Repository files navigation

[ICLR 2025 Spotlight] Diffusion Bridge AutoEncoders for Unsupervised Representation Learning (DBAE)
Official PyTorch implementation of DBAE

Yeongmin Kim, Kwanghyeon Lee, Minsang Park, Byeonghu Na, Il-Chul Moon

| Openreview | arxiv | Poster | CheckPoints |

Teaser image

Dependencies

The requirements for this code are the same as DDBM.

In our experiment, we utilized CUDA 11.4 and PyTorch 1.12.

Datasets

  1. For FFHQ, CelebA, CelebA-HQ, and LSUN datasets (LMDB format), please follow instructions from DiffAE. The directory structure looks like:
data
├─ffhq
|  ├─data.mdb
|  └lock.mdb
├─celebahq
|    ├─data.mdb
|    └lock.mdb
├─celeba
|    ├─data.mdb
|    └lock.mdb
├─bedroom
|    ├─data.mdb
|    └lock.mdb
├─horse
|    ├─data.mdb
|    └lock.mdb
  1. Set your dataset path at args.sh.

Model training

We provide the training bash file train_dbae.sh with dbae_train.py. Set variables DATASET_NAME and SCHEDULE_TYPE:

  • DATASET_NAME sets the dataset. We support FFHQ, CelebA, CelebA-HQ, and LSUN.
  • SCHEDULE_TYPE sets forward diffusion. Set ve or vp.
  • STO sets encoder type. Set true or false.

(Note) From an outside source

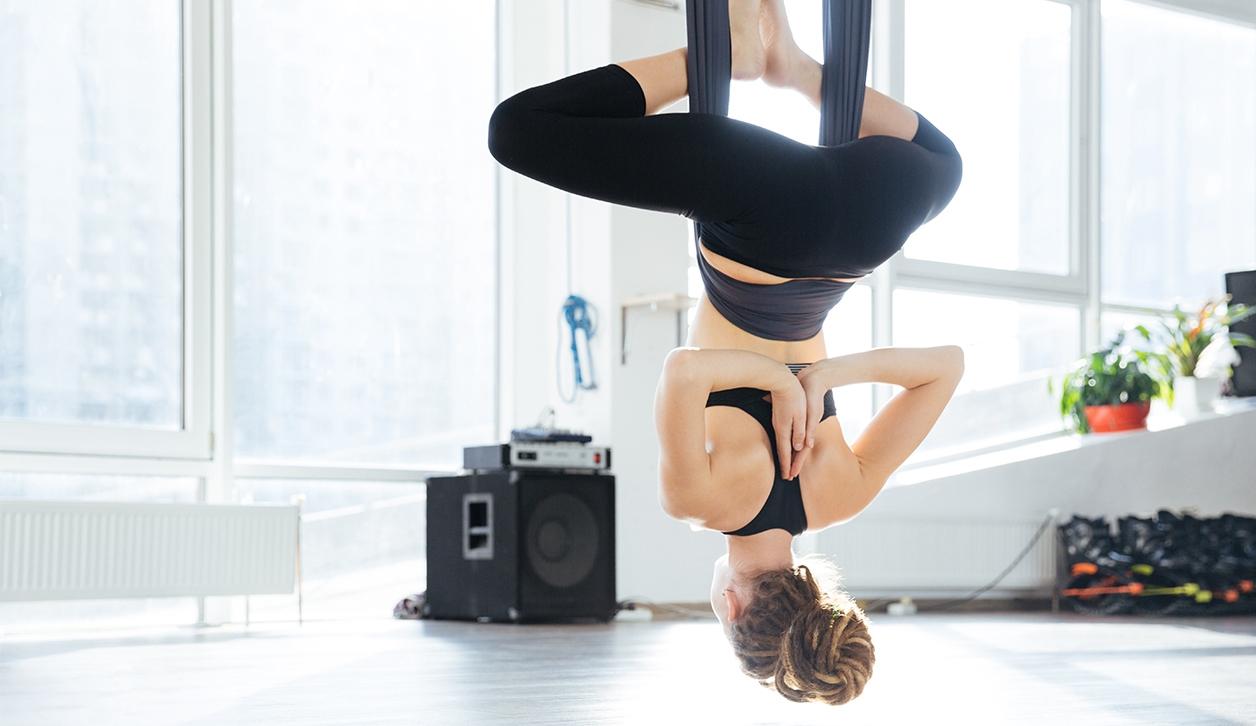 Lady doing Aerial Yoga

We use 4 $\times$ L40S GPUs for FFHQ and LSUN datasets and 4 $\times$ RTX 3090 GPUs for celeba64.

To train, run

bash train_dbae.sh $DATASET_NAME $SCHEDULE_TYPE $STO
bash train_dbae.sh ffhq vp true
bash train_dbae.sh celeba vp true

(Eval) Downstream Inference

We provide the code for downstream inference (regression/classification).

For regression, it needs to download LFW datasets.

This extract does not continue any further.